Every year movies come out and jockey for which will take home the coveted Best Picture category at the Oscars. Most years it comes down to a top two and it adds to the suspense of which will win. Other years it could be anyone's game and those are really exciting to watch for Oscar nerds like me. This year's Academy Awards will be one of the most boring on record. I not only feel sorry for every single movie that comes out trying to win Best Picture, but I feel bad for all movies that have that in common with each other for years to come. The reason why is that Gravity is so good that it will obviously win Best Picture (and yes, that's without seeing the other films yet) but it will also be what future films get compared to for quite a while.

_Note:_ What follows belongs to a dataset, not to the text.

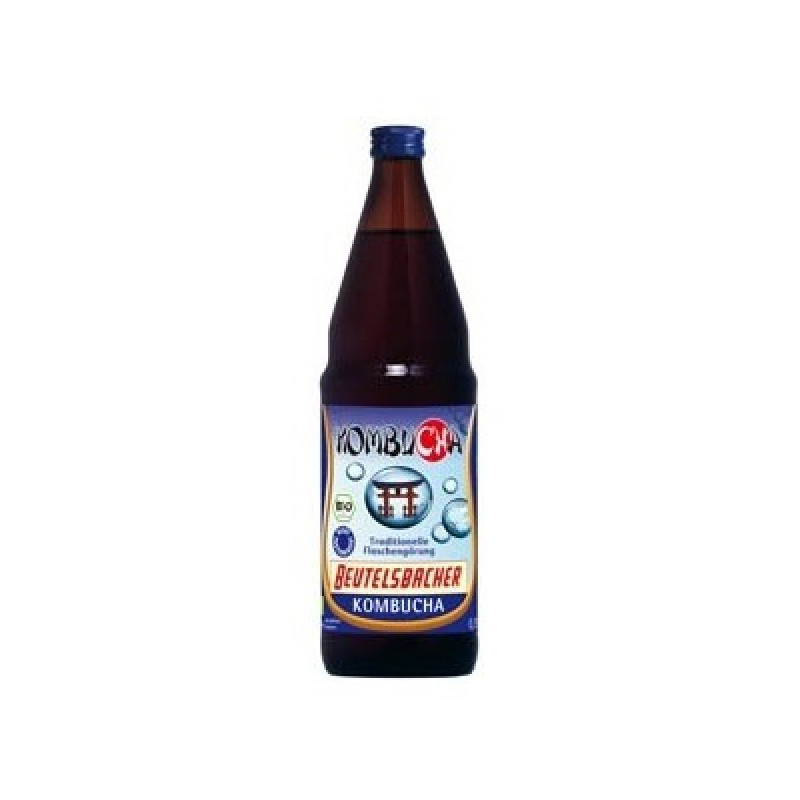 Kombucha 750ml bio beutelsbacher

The last time we saw Alfonso Cuaron behind the camera it was in 2006 with Children of Men, a movie that didn't get the respect it deserved at the time but has gone on to be one of the more respected films of that genre. Despite his limited filmography, he's a director that people anxiously await a project from because he is probably the best of the magicmakers of Hollywood. Sure, there are great directors out there that make amazing pictures but Cuaron does things with cameras that you have not seen before and makes you wonder how he did it. That has never been more true than it is for Gravity.

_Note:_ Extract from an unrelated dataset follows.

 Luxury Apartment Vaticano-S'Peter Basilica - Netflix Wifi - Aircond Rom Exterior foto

The movie is simple; George Clooney and Sandra Bullock are the victims of a horrible accident in space and try to save themselves after their space shuttle is destroyed. That's it. It's a cast of two people (unless you consider Ed Harris who is only the voice of Houston control). Even if you think that's boring you have to admit that you're interested to see how they make this a 90-minute-long feature film. Not only do they easily fill that time, but you're begging for it to be longer.
This is one of the very rare films that is made a million times better by seeing it in 3D, and I'd imagine IMAX will only increase the expierence further. You witness camera trickery that makes even the most jaded of film nerds say, "how the f**k did they do that?!" It starts with a 25-minute-long take that is not only jaw-dropping, but gorgeous as well. After it's over you think that it can't possibly get any better than that but it does...SO much better. If you can respect and appreciate any element of filmmaking it is impossible to not be in total astonishment at what is happening in front of you.
Can you still enjoy Gravity if you're not a film buff? Absolutely. Bullock, who I am not a fan of at all, gives the performance of her career in a script that seems emotionally detached for the first half but makes you so inspired by the end that you spend the last ten minutes with a tear that hangs out on your lower eyelid and doesn't fall until the final seconds all aided by a musical score that would give goosebumps to the dead. It's also the only film expierence I've had in recent memory that simulates a ride. By the time the film is over, your body will be sore from your muscles tensing and anxiety rushing through your nerves.
Usually when it comes to movies, if someone disagrees with me I'm fine with that. However, Gravity is a masterpiece that is so amazing on every level that I hate people who hate it. As I left the screening there were some yahoos telling the studio representative how much they disliked it. I don't know what the hell they wanted? Aliens? A love story? A bad guy? Whatever it was, they didn't get it and I'm fine with that because Gravity exists and it will forever. It's one of the few films that I wanted to watch again the second it was over. Perhaps this could be the ONLY reason someone should by a 3D TV just so you can continue to enjoy it when it comes out on blu-ray.